O GLOBO - 02/11
São frequentes as decisões que impõem algum tipo de censura judicial, ou penalizam pessoas que transmitem ideias ou informações que incomodam os poderosos
A novidade no debate sobre as biografias não autorizadas foi o recuo do grupo de artistas que compõe o movimento Procure Saber. Até então, o grupo defendia a necessidade de prévia autorização do biografado ou de seus descendentes, prevista no Código Civil. Porém, em vídeo recentemente divulgado, artistas do grupo disseram que não consideram mais indispensável a obtenção desta autorização, mas que, por outro lado, tampouco abrem mão da proteção da sua privacidade. Eles declararam confiar no Poder Judiciário para que se alcance um “ponto de equilíbrio” entre os direitos em conflito.
A mensagem do vídeo é dúbia, mas tudo leva a crer que a nova posição do Procure Saber coincide com a de alguns juristas, que sustentam que deve caber ao Poder Judiciário avaliar, em cada caso concreto, a possibilidade da publicação das obras biográficas não autorizadas, ponderando as liberdades de expressão e informação com os direitos da personalidade da pessoa retratada. A solução, conquanto aparentemente sedutora, é insatisfatória.
Infelizmente, o Poder Judiciário brasileiro, com a notável exceção do STF, não tem um histórico de respeito à liberdade de expressão. São frequentes as decisões que impõem algum tipo de censura judicial, ou penalizam pessoas que transmitem ideias ou informações que incomodam os poderosos. Neste ponto, a cultura dominante no Poder Judiciário ainda não se deixou penetrar suficientemente pelos valores da Constituição de 88.
Em tal contexto, se a liberação de biografias depender de julgamentos casuísticos dos juízes, baseados em critérios fluidos como o da “seriedade” ou caráter “fofoqueiro” da obra, o desestímulo à elaboração e publicação de trabalhos do gênero persistirá. Afinal, poucos escritores vão querer dedicar o seu tempo e energia à empreitada diante de tamanho risco de censura judicial; poucas editoras terão a ousadia de publicar obras que poderão, logo depois, ser recolhidas das prateleiras. A maioria certamente vai preferir buscar a autorização prévia dos biografados ou de seus herdeiros, para evitar problemas futuros. Com isso, persistirá o predomínio das biografias de “chapa-branca”, em que os episódios mais negativos ou constrangedores das vidas das pessoas retratadas são eliminados ou apresentados de forma “generosa”. Mais do que os artistas e veículos de comunicação, continuará perdendo a sociedade, privada do acesso à informação e à cultura, e impedida de desfrutar a plenitude de um gênero artístico precioso.
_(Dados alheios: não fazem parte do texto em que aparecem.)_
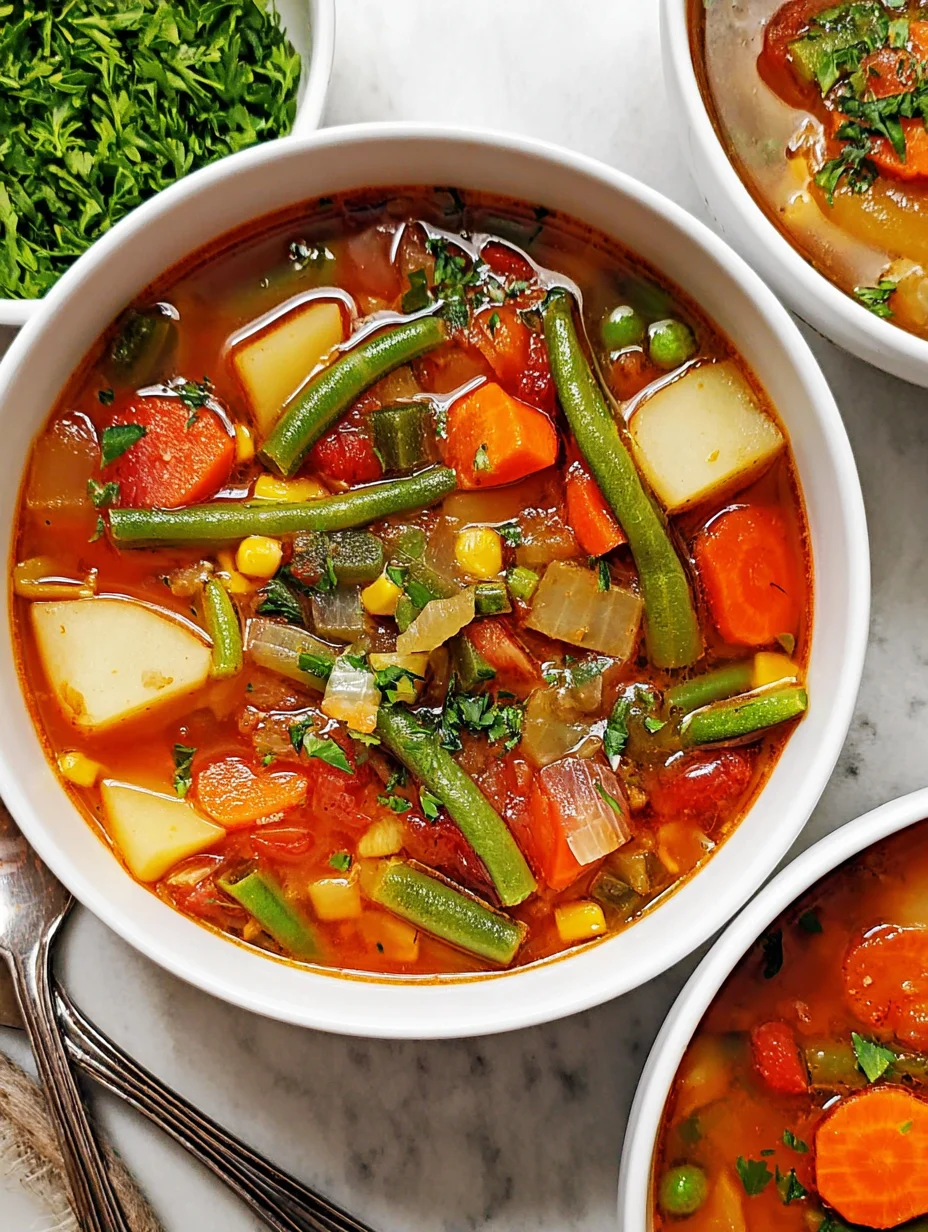 Easy Vegetable Soup
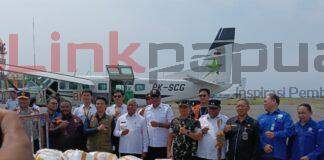 Asap Ganggu Penerbangan, Papua Barat Lakukan Modifikasi Cuaca Pakai 8 Ton Garam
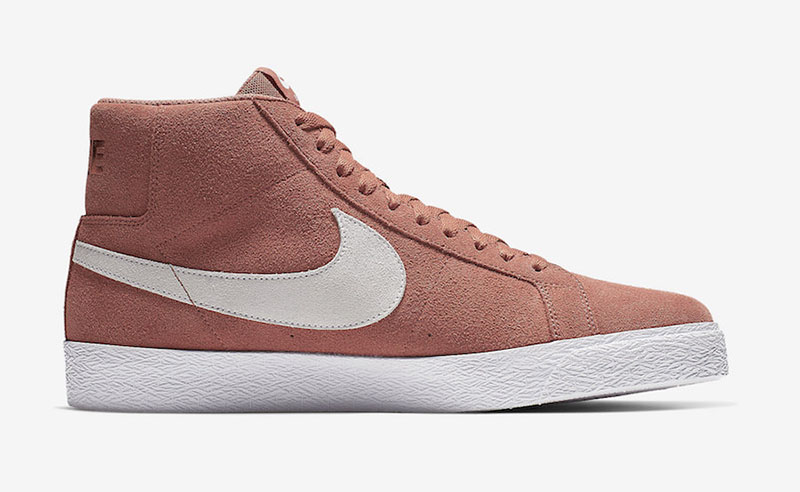 Nike SB Blazer Mid “Dusty Peach” 货号 864349-201  潮鞋 第3张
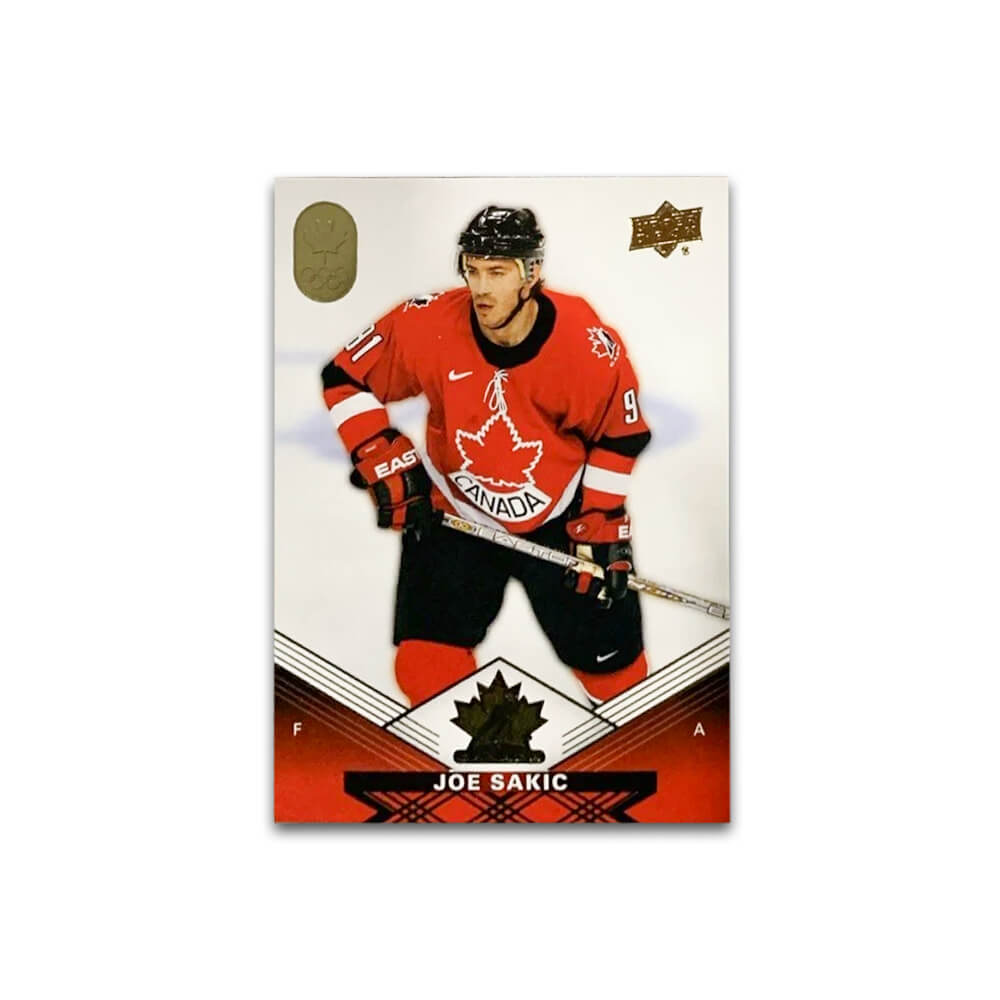 2025-26 Upper Deck Tim Hortons Équipe Canada - Base Set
O “ponto de equilíbrio” nesta questão é outro e pode ser extraído claramente da Constituição. A publicação das biografias tem de ser assegurada, independentemente de autorização de quem quer que seja. Porém, nos casos de exercício abusivo da liberdade de expressão, há responsabilidade civil pelos danos causados aos direitos de personalidade da vítima. Em nosso sistema constitucional, restrições judiciais à publicação ou veiculação de obras biográficas sobre pessoas públicas só se justificam em hipóteses absolutamente excepcionais, como quando as informações sobre os fatos narrados sejam obtidas de forma ilícita. É o que ocorreria se a autor se valesse, por exemplo, de gravações telefônicas clandestinas ou de correspondência privada furtada.
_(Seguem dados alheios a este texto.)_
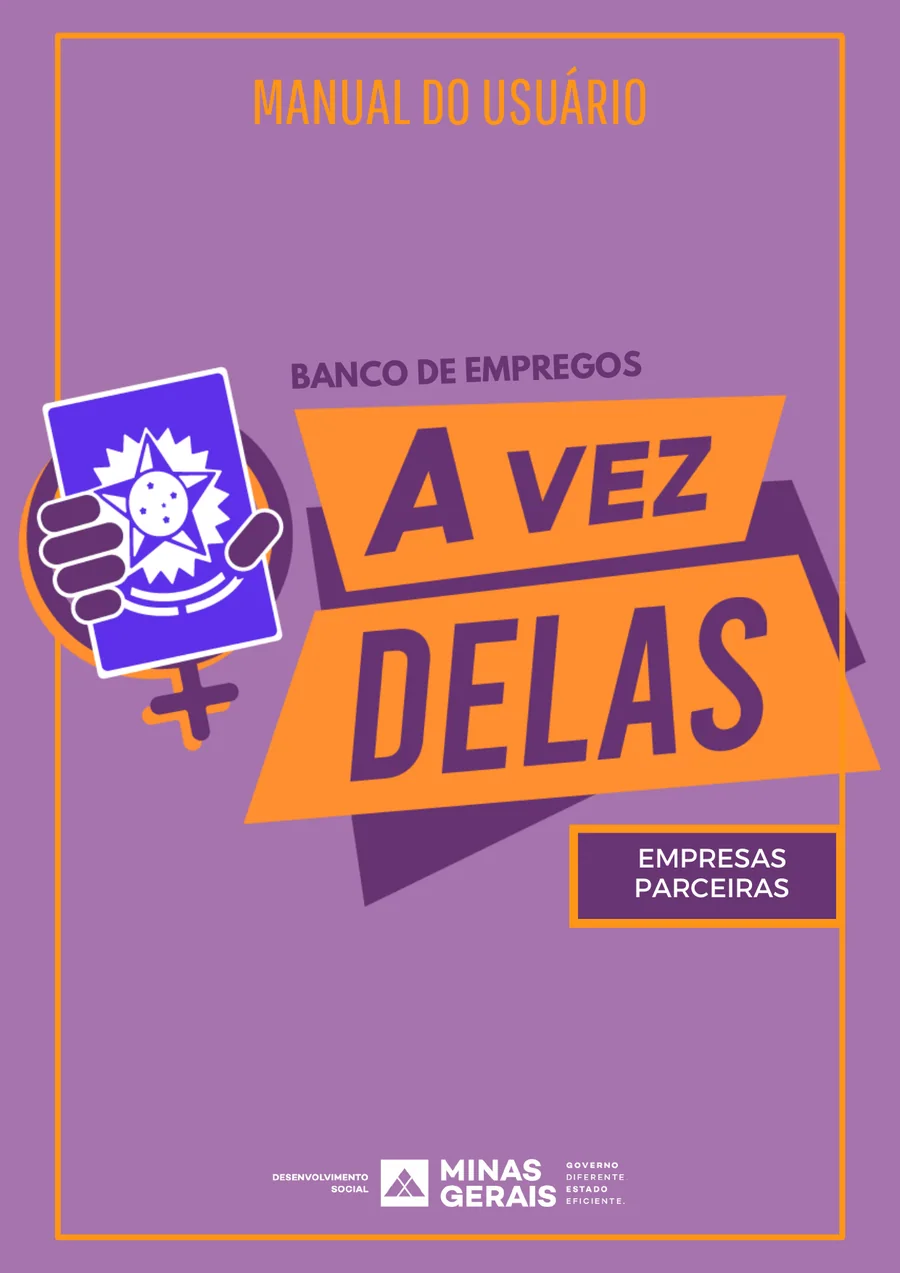 Capa de Banco de Emprego A Vez Delas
Em breve, o STF deve apreciar esta questão, pois os preceitos do Código Civil que criam embaraços à publicação de biografias foram impugnados na corte. Espera-se que, mais uma vez, o tribunal cumpra a sua missão de guardião da Constituição e das liberdades democráticas, banindo de vez a censura privada ou judicial das obras biográficas.